Je ne voulais pas lui dire ce que j’avais pensé; je lui répondis:

«C’est à cause de papa... j’ai peur que nous ne le revoyions jamais!

—Mais, sois donc courageuse! Jusqu’à présent, il est en bonne santé; Désiré a été grièvement blessé et il peut reprendre son service et, vois-tu, même Phœbus—elle ajouta cela en souriant—il a retrouvé sa patte enlevée par un obus!»

Ce sourire de Tantine était loin d’être gai, et je pensais à son petit jardin de Louvain plein de fleurs, que les Boches avaient dû brûler! et à notre chère maison aussi!

Pendant que nous causions, Barbe avait voulu savoir ce qu’il y avait dans le corps de sa poupée Francine; elle avait pris des ciseaux, et coupé son ventre. Naturellement, le son qui le remplissait se répandit par terre, Barbe poussa alors des cris de désespoir et trépignait de rage.

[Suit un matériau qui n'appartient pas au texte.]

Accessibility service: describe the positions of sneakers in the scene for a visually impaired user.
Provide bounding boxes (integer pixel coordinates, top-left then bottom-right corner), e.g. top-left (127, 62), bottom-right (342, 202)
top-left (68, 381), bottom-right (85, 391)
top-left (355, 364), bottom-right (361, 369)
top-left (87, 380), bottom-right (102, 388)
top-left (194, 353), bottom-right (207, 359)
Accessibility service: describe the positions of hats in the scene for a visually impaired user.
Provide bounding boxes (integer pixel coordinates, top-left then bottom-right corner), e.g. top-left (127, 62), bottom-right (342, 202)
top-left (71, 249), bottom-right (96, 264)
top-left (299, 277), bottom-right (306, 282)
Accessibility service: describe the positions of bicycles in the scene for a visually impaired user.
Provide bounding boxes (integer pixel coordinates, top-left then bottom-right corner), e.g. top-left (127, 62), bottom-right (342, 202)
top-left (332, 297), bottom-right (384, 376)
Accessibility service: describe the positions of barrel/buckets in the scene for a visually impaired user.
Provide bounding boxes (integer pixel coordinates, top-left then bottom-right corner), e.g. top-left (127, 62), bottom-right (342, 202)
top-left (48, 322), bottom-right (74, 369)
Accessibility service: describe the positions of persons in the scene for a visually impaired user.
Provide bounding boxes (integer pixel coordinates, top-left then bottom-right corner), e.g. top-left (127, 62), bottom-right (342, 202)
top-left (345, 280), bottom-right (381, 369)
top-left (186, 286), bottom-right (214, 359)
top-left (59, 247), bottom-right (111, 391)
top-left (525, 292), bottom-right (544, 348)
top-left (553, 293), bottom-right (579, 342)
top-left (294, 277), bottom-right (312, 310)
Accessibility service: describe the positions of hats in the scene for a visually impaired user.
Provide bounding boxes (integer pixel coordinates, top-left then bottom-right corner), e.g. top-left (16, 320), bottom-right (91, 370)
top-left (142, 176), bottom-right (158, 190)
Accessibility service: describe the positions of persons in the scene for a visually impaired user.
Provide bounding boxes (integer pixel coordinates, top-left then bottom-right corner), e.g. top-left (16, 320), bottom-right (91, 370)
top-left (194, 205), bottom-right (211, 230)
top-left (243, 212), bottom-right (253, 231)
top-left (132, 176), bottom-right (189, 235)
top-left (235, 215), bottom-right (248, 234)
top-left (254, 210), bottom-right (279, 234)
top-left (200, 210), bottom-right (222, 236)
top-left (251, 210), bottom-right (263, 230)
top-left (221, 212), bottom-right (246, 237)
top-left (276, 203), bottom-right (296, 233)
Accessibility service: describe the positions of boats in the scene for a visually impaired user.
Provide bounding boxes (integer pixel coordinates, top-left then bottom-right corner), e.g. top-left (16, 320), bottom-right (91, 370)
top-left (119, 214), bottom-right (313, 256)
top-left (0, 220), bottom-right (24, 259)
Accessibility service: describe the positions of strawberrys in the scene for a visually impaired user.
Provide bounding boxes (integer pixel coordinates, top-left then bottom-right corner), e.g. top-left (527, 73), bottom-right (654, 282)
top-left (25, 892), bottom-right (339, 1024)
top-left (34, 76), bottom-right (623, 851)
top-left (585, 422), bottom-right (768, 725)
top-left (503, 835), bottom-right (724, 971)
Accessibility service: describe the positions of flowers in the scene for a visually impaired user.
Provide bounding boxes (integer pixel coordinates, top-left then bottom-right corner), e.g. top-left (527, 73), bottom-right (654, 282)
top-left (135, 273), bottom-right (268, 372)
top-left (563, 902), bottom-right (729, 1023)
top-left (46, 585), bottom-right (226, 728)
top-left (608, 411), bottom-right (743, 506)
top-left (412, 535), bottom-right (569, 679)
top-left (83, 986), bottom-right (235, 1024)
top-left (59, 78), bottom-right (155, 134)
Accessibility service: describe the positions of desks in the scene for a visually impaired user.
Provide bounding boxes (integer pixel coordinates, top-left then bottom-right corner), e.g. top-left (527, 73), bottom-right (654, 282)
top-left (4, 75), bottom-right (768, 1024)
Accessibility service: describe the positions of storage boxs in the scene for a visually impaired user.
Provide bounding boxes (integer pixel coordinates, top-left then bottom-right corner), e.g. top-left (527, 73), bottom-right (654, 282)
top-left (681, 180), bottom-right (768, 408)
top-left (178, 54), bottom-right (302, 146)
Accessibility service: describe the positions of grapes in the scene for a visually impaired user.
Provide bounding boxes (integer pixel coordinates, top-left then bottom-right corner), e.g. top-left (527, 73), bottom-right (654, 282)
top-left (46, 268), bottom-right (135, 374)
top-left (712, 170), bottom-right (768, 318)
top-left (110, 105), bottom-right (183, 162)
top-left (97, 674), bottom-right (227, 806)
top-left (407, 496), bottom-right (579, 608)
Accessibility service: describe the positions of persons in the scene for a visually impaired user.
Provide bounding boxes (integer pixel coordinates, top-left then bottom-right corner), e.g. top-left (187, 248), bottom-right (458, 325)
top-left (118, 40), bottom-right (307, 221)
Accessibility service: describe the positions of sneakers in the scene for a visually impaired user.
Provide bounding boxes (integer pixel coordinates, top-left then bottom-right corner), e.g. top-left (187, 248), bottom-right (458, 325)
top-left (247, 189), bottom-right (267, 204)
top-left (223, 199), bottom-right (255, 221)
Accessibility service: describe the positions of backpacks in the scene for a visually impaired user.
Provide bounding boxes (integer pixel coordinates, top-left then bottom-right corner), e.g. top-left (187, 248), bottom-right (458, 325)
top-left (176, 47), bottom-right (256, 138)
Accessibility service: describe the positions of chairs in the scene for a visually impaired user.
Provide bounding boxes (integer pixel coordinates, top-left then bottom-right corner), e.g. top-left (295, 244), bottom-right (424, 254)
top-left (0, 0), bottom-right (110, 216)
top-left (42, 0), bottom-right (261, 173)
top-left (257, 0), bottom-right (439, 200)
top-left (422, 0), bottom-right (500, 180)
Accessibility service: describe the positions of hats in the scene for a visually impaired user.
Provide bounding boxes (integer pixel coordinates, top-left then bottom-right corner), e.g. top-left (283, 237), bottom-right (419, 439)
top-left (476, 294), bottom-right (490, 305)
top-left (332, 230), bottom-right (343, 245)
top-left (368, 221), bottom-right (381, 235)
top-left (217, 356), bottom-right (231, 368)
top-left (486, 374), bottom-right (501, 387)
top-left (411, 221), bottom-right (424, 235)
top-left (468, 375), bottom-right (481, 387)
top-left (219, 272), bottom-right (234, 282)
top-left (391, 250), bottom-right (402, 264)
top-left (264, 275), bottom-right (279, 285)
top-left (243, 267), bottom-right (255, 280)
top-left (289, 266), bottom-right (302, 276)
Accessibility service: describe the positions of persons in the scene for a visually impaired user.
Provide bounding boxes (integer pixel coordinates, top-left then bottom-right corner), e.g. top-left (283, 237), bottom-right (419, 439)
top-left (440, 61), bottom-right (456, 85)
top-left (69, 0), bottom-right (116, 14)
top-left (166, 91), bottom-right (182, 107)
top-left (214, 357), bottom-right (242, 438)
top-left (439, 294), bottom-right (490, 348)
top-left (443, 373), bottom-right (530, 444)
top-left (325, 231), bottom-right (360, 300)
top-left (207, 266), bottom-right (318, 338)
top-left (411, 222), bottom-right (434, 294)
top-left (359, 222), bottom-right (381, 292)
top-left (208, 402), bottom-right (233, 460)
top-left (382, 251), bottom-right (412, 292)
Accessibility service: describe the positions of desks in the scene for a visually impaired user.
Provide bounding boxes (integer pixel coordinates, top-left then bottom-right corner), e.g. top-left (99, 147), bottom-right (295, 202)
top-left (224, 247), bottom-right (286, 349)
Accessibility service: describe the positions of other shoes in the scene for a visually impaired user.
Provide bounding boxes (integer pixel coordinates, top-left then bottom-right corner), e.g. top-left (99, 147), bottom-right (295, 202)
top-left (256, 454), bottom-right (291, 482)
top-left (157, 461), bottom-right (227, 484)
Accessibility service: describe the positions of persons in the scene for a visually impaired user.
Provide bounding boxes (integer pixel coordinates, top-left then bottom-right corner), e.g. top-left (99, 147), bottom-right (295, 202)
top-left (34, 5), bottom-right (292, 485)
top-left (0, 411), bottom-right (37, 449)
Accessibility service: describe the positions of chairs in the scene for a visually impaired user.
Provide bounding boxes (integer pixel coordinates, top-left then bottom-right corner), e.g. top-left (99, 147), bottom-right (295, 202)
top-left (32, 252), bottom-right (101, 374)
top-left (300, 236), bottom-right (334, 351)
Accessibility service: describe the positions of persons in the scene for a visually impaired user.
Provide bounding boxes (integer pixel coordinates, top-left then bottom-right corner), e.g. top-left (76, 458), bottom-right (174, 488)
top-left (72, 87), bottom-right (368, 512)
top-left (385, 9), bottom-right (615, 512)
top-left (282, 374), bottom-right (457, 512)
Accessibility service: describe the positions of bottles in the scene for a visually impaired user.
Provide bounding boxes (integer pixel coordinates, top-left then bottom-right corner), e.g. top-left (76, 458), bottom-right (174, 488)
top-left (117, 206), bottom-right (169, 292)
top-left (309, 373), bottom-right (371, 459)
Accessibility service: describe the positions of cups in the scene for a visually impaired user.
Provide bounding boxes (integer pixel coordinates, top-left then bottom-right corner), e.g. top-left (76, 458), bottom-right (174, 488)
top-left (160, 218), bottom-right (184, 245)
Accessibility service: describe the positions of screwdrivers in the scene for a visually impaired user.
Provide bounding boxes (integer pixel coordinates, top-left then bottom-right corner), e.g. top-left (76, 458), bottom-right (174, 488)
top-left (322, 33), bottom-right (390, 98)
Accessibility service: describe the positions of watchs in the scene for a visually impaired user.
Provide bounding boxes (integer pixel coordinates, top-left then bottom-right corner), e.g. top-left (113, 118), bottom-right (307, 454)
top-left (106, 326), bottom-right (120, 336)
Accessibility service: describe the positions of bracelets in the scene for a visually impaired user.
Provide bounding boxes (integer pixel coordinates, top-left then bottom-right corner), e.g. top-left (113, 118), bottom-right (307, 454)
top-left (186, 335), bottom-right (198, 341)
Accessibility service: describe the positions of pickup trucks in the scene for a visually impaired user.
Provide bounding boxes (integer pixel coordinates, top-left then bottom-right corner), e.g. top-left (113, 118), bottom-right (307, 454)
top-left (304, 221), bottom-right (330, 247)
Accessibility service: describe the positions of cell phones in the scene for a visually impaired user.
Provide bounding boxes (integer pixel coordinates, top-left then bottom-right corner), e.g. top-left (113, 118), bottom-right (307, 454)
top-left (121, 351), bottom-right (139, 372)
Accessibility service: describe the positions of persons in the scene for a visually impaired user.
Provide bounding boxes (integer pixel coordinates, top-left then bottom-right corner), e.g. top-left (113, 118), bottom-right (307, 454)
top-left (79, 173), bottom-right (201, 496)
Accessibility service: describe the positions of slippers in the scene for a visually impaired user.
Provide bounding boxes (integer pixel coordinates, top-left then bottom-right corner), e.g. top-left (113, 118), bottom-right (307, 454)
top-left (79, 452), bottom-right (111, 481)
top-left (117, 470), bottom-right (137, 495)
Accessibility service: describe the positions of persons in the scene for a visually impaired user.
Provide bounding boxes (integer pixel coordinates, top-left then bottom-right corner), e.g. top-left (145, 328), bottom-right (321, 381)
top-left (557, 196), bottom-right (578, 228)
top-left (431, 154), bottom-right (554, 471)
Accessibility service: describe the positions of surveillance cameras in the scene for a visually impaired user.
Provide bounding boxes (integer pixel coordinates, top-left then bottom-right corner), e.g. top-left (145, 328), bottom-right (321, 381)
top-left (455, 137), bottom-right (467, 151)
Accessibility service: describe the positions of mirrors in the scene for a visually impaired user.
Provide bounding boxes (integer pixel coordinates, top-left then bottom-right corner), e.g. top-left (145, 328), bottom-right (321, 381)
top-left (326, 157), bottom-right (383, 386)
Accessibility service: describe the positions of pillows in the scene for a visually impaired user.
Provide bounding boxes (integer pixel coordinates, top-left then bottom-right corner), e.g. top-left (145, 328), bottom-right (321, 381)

Dans ces cas, Phœbus veut la consoler et lèche les joues de ma sœur, en ayant l’air de lui dire: «Tu sais, ne pleure pas, cela n’a pas du tout d’importance, tu cries trop, c’est insupportable»; puis, très agité, vient me chercher et me ramène vers Barbe. Avec bonté, Mme Moreau, qui la gâte toujours, a cousu tout de suite une belle pièce sur le ventre de Francine en y remettant du son. Seulement la pièce était faite avec de l’étoffe rose, tandis que le corps de la poupée était très blanc. Barbe allait recommencer à crier. Pierre lui dit:

«Mais, tais-toi donc, on a toujours le ventre rose; il n’y a que les nègres et les Chinois qui l’ont noir ou jaune, et Francine est une petite Belge!»